- _SET EXERCISE_
Starting with the line that contains "Examining this scene, of that group" and going on through the end of the records, write those lines out again, renaming "parked car" to "parked vehicle" and changing nothing else.

- _MATERIAL SUPPLIED_
--------------------

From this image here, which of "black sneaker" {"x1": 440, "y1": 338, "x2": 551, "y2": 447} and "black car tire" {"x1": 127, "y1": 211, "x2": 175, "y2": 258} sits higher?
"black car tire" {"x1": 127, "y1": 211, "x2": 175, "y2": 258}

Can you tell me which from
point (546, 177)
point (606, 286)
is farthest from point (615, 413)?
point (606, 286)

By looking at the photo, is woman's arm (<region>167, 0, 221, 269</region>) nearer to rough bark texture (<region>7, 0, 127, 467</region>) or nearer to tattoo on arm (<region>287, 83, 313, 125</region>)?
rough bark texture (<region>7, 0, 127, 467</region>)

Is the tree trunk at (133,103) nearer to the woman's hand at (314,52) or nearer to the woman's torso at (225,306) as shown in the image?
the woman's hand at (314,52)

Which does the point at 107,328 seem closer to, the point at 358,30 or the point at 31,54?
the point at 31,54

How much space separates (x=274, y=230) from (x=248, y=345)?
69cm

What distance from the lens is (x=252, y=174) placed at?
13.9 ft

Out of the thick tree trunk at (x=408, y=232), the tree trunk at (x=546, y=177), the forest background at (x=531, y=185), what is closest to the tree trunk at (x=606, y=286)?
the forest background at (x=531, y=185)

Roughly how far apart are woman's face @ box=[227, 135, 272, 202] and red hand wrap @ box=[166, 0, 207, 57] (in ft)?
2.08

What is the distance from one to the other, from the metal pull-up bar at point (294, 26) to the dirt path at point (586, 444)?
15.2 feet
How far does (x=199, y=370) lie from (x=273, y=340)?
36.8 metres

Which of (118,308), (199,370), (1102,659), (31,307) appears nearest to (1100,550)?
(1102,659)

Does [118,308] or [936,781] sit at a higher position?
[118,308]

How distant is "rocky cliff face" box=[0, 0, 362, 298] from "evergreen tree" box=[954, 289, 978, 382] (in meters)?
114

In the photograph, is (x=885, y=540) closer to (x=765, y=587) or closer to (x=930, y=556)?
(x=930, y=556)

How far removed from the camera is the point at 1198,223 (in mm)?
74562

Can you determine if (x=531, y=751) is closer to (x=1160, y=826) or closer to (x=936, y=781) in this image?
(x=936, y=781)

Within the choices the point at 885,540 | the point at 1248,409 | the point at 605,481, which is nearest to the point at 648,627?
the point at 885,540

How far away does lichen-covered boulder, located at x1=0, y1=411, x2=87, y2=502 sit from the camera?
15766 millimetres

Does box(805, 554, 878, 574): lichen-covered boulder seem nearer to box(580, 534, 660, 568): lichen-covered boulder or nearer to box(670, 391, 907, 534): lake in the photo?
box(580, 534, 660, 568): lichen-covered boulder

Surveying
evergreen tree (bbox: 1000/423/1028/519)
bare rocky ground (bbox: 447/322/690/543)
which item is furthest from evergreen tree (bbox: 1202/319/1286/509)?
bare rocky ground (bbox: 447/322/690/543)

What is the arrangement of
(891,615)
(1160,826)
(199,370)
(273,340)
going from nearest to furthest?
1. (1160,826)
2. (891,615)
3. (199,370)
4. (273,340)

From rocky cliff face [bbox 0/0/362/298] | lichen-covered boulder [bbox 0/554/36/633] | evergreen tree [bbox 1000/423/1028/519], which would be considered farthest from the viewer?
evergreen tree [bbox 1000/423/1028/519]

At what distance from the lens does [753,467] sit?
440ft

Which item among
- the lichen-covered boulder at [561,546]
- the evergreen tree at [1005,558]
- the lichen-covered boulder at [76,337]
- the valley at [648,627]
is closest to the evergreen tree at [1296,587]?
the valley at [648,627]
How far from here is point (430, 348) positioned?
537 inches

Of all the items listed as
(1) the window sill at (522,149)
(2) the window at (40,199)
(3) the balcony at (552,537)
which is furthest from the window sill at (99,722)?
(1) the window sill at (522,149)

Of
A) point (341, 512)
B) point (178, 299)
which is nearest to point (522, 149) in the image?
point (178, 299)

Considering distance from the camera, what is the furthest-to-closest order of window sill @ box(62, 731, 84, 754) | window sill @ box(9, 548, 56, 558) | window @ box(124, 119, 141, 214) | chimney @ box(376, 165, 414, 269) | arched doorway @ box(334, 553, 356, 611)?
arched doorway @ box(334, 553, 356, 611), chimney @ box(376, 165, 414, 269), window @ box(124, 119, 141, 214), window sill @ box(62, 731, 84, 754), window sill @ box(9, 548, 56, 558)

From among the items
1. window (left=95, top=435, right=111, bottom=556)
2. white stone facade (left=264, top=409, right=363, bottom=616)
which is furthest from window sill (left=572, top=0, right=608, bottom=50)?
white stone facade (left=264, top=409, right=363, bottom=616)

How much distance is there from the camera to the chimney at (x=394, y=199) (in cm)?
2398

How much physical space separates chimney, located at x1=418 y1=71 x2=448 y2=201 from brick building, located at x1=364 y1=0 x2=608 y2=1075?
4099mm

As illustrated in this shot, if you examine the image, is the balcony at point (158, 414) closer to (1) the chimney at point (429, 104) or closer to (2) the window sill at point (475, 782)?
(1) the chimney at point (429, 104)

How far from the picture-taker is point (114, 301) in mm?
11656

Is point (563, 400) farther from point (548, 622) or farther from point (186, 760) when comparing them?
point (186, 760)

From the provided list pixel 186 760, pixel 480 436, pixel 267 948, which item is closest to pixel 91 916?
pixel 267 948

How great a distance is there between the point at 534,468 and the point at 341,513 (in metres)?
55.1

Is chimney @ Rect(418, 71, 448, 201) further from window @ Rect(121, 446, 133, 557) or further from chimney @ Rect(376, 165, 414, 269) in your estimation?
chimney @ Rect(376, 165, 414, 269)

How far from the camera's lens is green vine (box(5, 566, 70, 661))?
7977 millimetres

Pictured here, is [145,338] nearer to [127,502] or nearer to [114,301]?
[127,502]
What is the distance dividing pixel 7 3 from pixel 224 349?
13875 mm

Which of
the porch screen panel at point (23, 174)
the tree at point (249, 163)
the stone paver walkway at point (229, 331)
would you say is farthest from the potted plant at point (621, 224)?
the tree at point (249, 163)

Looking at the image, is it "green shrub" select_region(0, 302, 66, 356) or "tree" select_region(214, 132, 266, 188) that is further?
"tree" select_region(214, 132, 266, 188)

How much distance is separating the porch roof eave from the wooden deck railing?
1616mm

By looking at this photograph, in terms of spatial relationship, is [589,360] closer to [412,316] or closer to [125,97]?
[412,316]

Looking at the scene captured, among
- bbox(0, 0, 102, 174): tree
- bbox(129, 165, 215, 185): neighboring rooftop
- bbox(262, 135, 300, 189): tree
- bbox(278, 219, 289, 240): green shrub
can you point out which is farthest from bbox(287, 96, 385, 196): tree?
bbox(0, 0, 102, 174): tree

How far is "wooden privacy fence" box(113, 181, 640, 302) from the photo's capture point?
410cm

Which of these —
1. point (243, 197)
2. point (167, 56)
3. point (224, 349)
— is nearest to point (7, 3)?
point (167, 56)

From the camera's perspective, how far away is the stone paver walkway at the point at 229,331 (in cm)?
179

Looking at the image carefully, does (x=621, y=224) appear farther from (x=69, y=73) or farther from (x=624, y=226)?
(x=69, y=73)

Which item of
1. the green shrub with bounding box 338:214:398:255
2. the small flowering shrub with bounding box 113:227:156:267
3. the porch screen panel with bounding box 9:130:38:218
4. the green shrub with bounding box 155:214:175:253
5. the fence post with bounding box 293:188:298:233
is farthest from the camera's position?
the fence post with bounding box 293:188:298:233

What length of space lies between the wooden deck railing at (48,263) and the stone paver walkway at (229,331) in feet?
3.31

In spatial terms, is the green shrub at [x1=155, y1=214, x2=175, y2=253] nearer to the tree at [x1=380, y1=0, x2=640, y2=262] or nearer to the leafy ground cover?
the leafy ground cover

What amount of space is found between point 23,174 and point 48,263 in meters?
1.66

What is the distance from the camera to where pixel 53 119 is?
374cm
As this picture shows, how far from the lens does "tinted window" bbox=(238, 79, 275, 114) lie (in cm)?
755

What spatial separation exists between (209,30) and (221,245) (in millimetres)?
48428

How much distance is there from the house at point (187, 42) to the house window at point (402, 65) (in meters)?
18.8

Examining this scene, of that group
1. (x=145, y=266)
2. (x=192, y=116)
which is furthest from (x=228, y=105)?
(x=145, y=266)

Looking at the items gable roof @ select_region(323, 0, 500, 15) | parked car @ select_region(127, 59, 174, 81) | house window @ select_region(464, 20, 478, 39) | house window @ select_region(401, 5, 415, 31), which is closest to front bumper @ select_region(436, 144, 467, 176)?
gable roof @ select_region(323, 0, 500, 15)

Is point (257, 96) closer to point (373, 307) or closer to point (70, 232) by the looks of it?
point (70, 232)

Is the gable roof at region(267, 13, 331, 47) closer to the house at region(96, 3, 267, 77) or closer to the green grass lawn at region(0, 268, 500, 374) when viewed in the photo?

--------------------

- _TASK ANSWER_
Examining this scene, of that group
1. (x=145, y=266)
2. (x=192, y=116)
which is furthest from (x=228, y=105)?
(x=145, y=266)

Looking at the items gable roof @ select_region(323, 0, 500, 15) | parked vehicle @ select_region(127, 59, 174, 81) | house window @ select_region(464, 20, 478, 39) | house window @ select_region(401, 5, 415, 31), which is closest to front bumper @ select_region(436, 144, 467, 176)?
gable roof @ select_region(323, 0, 500, 15)

Is point (257, 96) closer to point (373, 307) or closer to point (70, 232) by the looks of it?
point (70, 232)

Is the gable roof at region(267, 13, 331, 47) closer to the house at region(96, 3, 267, 77) or closer to the green grass lawn at region(0, 268, 500, 374) when viewed in the photo?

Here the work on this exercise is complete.